## Exercise instructions
Turn everything from the line containing "How much of" down to the end of the records into a numbered list, leaving out blank lines.

(Dataset records)
*-*-*
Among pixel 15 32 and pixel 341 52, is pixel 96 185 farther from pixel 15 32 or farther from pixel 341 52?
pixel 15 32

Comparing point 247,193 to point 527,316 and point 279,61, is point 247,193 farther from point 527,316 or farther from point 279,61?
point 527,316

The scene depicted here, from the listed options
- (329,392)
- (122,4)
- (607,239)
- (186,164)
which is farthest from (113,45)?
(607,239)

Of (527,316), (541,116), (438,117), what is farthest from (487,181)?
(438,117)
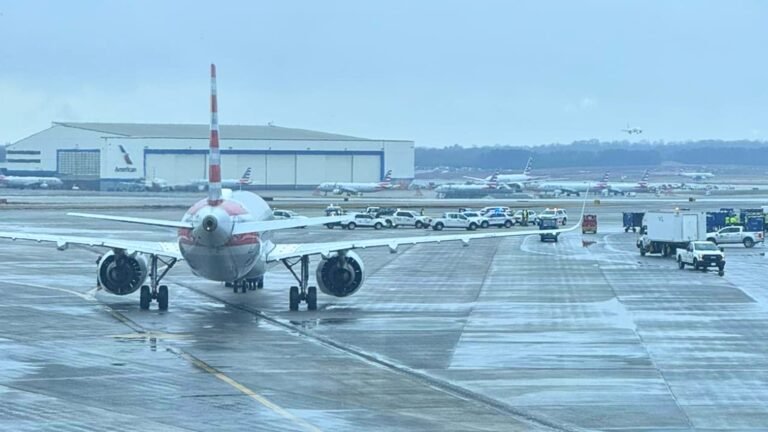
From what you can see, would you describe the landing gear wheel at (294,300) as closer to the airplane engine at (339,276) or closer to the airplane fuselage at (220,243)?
the airplane engine at (339,276)

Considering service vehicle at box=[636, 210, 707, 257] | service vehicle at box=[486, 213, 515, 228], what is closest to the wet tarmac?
service vehicle at box=[636, 210, 707, 257]

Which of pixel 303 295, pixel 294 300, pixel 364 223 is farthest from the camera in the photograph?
pixel 364 223

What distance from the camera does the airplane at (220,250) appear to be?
160 feet

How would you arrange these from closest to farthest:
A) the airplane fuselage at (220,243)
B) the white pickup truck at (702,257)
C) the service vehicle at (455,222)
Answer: the airplane fuselage at (220,243) → the white pickup truck at (702,257) → the service vehicle at (455,222)

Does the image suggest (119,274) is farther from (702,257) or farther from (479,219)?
(479,219)

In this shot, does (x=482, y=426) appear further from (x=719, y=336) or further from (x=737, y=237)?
(x=737, y=237)

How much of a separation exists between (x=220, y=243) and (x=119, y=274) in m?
6.81

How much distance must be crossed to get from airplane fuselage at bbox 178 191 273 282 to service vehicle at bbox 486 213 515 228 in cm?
7773

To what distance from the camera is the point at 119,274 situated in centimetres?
5319

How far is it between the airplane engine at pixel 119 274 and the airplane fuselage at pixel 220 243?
12.7ft

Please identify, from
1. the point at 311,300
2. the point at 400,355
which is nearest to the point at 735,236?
the point at 311,300

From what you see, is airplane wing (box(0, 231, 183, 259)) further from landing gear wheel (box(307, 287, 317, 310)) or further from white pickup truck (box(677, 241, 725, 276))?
white pickup truck (box(677, 241, 725, 276))

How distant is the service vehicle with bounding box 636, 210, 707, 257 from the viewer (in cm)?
8850

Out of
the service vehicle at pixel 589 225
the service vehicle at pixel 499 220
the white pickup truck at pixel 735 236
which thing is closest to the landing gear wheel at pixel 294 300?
*-*-*
## Exercise answer
1. How much of a separation exists between (x=220, y=243) and (x=119, y=274) in m?
2. 6.81
3. How much distance must be crossed to get from airplane fuselage at bbox 178 191 273 282 to service vehicle at bbox 486 213 515 228 in cm?
4. 7773
5. To what distance from the camera is the point at 119,274 situated in centimetres?
6. 5319
7. How far is it between the airplane engine at pixel 119 274 and the airplane fuselage at pixel 220 243?
8. 12.7ft
9. Please identify, from
10. 1. the point at 311,300
11. 2. the point at 400,355
12. which is nearest to the point at 735,236?
13. the point at 311,300
14. From what you see, is airplane wing (box(0, 231, 183, 259)) further from landing gear wheel (box(307, 287, 317, 310)) or further from white pickup truck (box(677, 241, 725, 276))?
15. white pickup truck (box(677, 241, 725, 276))
16. How distant is the service vehicle with bounding box 636, 210, 707, 257 from the viewer (in cm)?
17. 8850
18. Out of
19. the service vehicle at pixel 589 225
20. the service vehicle at pixel 499 220
21. the white pickup truck at pixel 735 236
22. which thing is closest to the landing gear wheel at pixel 294 300?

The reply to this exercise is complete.